On Tue, 16 Feb 2010 01:02:28 -0800 (PST)
David Rientjes <rientjes@...gle.com> wrote:

> On Tue, 16 Feb 2010, KAMEZAWA Hiroyuki wrote:
> 
> > > You don't understand that the behavior has changed ever since 
> > > mempolicy-constrained oom conditions are now affected by a compulsory 
> > > panic_on_oom mode, please see the patch description.  It's absolutely 
> > > insane for a single sysctl mode to panic the machine anytime a cpuset or 
> > > mempolicy runs out of memory and is more prone to user error from setting 
> > > it without fully understanding the ramifications than any use it will ever 
> > > do.  The kernel already provides a mechanism for doing this, OOM_DISABLE.  
> > > if you want your cpuset or mempolicy to risk panicking the machine, set 
> > > all tasks that share its mems or nodes, respectively, to OOM_DISABLE.  
> > > This is no different from the memory controller being immune to such 
> > > panic_on_oom conditions, stop believing that it is the only mechanism used 
> > > in the kernel to do memory isolation.
> > > 
> > You don't explain why "we _have to_ remove API which is used"
> > 
> 
> First, I'm not stating that we _have_ to remove anything, this is a patch 
> proposal that is open for review.
> 
> Second, I believe we _should_ remove panic_on_oom == 2 because it's no 
> longer being used as it was documented: as we've increased the exposure of 
> the oom killer (memory controller, pagefault ooms, now mempolicy tasklist 
> scanning), we constantly have to re-evaluate the semantics of this option 
> while a well-understood tunable with a long history, OOM_DISABLE, already 
> does the equivalent.  The downside of getting this wrong is that the 
> machine panics when it shouldn't have because of an unintended consequence 
> of the mode being enabled (a mempolicy ooms, for example, that was created 
> by the user).  When reconsidering its semantics, I'd personally opt on the 
> safe side and make sure the machine doesn't panic unnecessarily and 
> instead require users to use OOM_DISABLE for tasks they do not want to be 
> oom killed.
> 

Please don't.
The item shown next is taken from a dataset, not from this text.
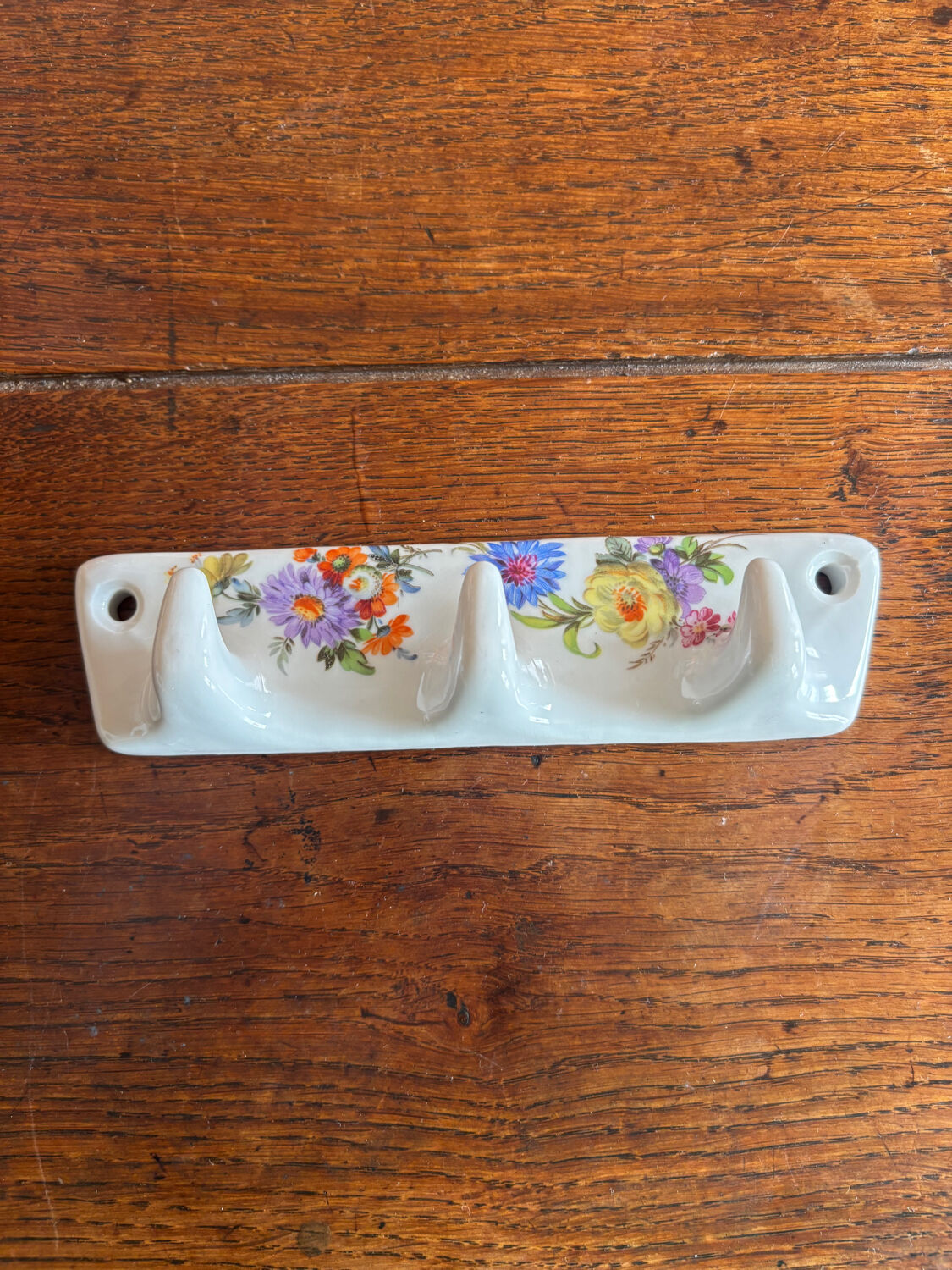 Vintage set of two porcelain coat hooks Champs Élysées Paris
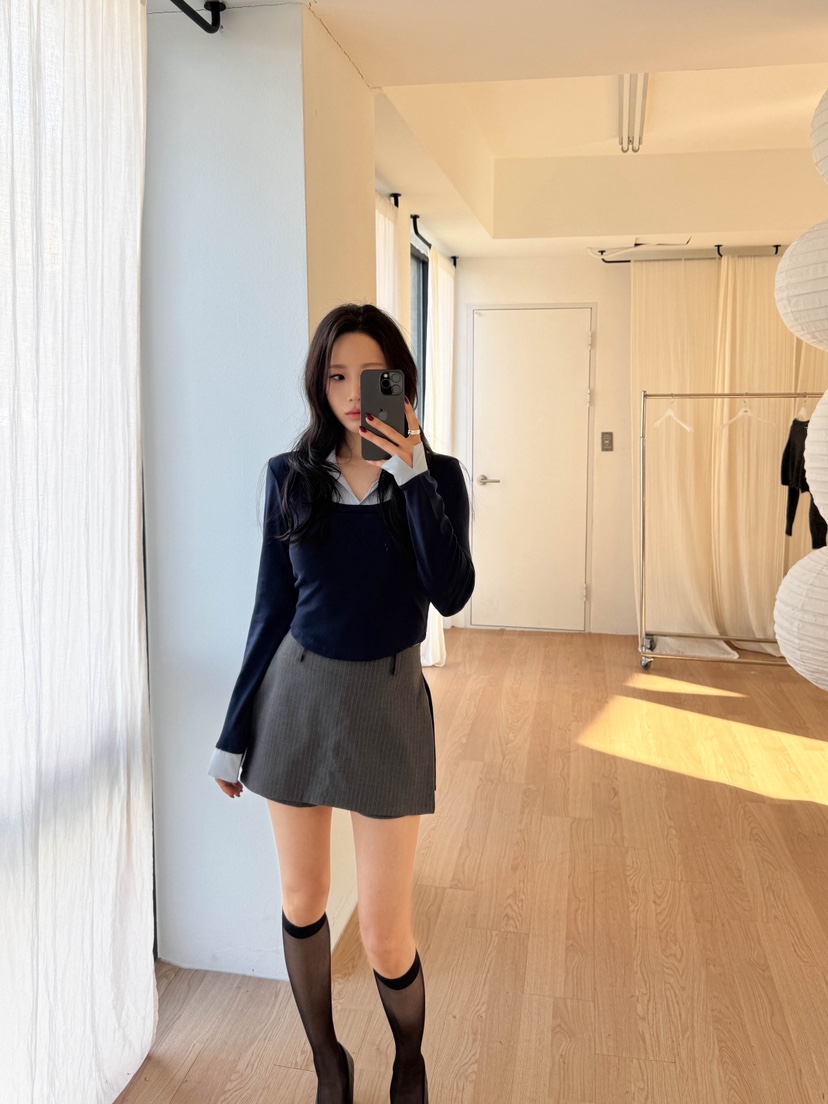 VELEN東大門實拍女裝新款時尚人氣推薦熱賣休閑裙褲不含腰帶Velen裙褲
I had a chance to talk with customer support team and talked
about panic_on_oom briefly. I understood that panic_on_oom_alyways+kdump
is the strongest tool for investigating customer's OOM situtation and do
the best advice to them. panic_on_oom_always+kdump is the 100% information
as snapshot when oom-killer happens. Then, it's easy to investigate and
explain what is wront. They sometimes discover memory leak (by some prorietary
driver) or miss-configuration of the system (as using unnecessary bounce buffer.)

Then, please leave panic_on_oom=always.
Even with mempolicy or cpuset 's OOM, we need panic_on_oom=always option.
And yes, I'll add something similar to memcg. freeze_at_oom or something.